In order to obtain her 'fit to fly' certificate, which she received the month before she gave birth, Jones had even undergone a medical examination during her third trimester - however, the doctor hadn't picked up on her pregnancy.
"I did a week's training [for cabin crew], came home for two days, and that's when she magically arrived," Jones said.
"I had tummy and back ache the night before but I was due my period at the end of the week, so I just put it down to that.
"I was in bed for about 45 minutes and it felt like my stomach flipped, it's the only way I can describe it, and I just felt like I needed a poo. I ran to the toilet and gave birth to my daughter in the toilet at home by myself. I heard a crash and looked down and there were two feet sticking out of the toilet.
"I didn't have any pain. No one could believe that. I had my back ache and tummy ache but there wasn't actually any pain when I was physically [giving birth]."
Jones said she wrapped her newborn daughter in a towel before placing her in the sink. She then called her father to report the shocking turn of events, and her parents arrived around 10 minutes later.
"I had no idea I was pregnant until I saw the baby in the toilet. I was hysterically screaming, saying 'there's a baby', and they were expecting there to be a miscarriage - not a full-sized seven-pound baby in their kitchen sink."
Jones admitted she had been "terrified" by the surprise delivery and was "numb" from shock. Her parents called for an ambulance and the 22-year-old and her child were rushed to hospital.
"Dad described the kitchen - it just looked like a murder scene."
Jones acknowledged it took a few days to come to terms with her daughter's unannounced arrival, but about five days later, reality hit.
"Even now as a family, we still can't get our heads around what happened… it's one of the stories that you read about, but you never think it would be you."
What are cryptic pregnancies?
'Cryptic pregnancy' is a phenomenon in which a woman falls pregnant, but doesn't know she is expecting until very late into the pregnancy - or even at the time of birth.
In an article for The Conversation, Helen Cheyne - a Royal College of Midwives Professor of Midwifery Research at the University of Stirling - noted that despite cryptic pregnancies sounding almost farcical, they're not particularly rare. They are estimated to occur in around one in 2500 cases, suggesting around 320 cases in the UK annually.
"In these cases, women lack all awareness of pregnancy and report experiencing few, if any, of the common symptoms," Prof Cheyne said.
"'Menstrual–like' bleeding during pregnancy (any pregnant woman who experiences any vaginal bleeding should seek medical attention) is reported, although not explained, in around 1 percent of women.
"Morning sickness, the most common pregnancy symptom portrayed in the media and drama, is experienced by around 70 percent of pregnant women but varies widely in severity and duration and may again be attributed to numerous other causes."
Various physiological or psychological theories have been suggested to explain cryptic pregnancy.

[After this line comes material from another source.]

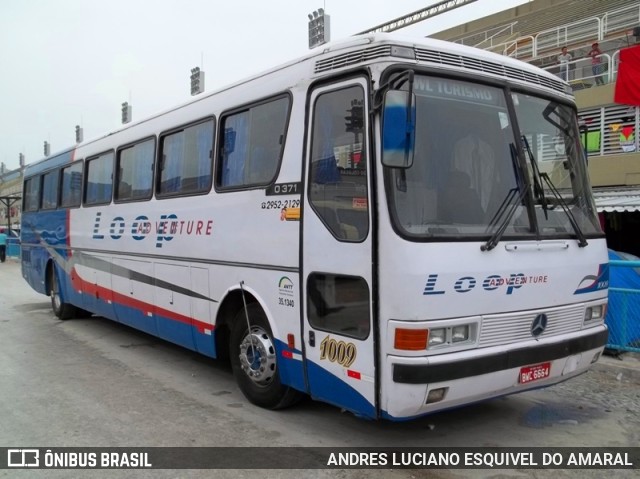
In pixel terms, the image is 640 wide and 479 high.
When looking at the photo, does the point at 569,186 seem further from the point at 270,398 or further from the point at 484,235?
the point at 270,398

While it may occur more commonly in women who have a co-existing mental health condition, Cheyne noted, many cases occur in women who have no evidence of underlying mental health problems and its cause remains unknown.
"There are many uncertainties surrounding childbirth and even today many, superficially straightforward, aspects of pregnancy and birth remain poorly understood. While we may continue to read these news reports with some disbelief, we must ensure that we respect and protect the women behind these tales of the unexpected."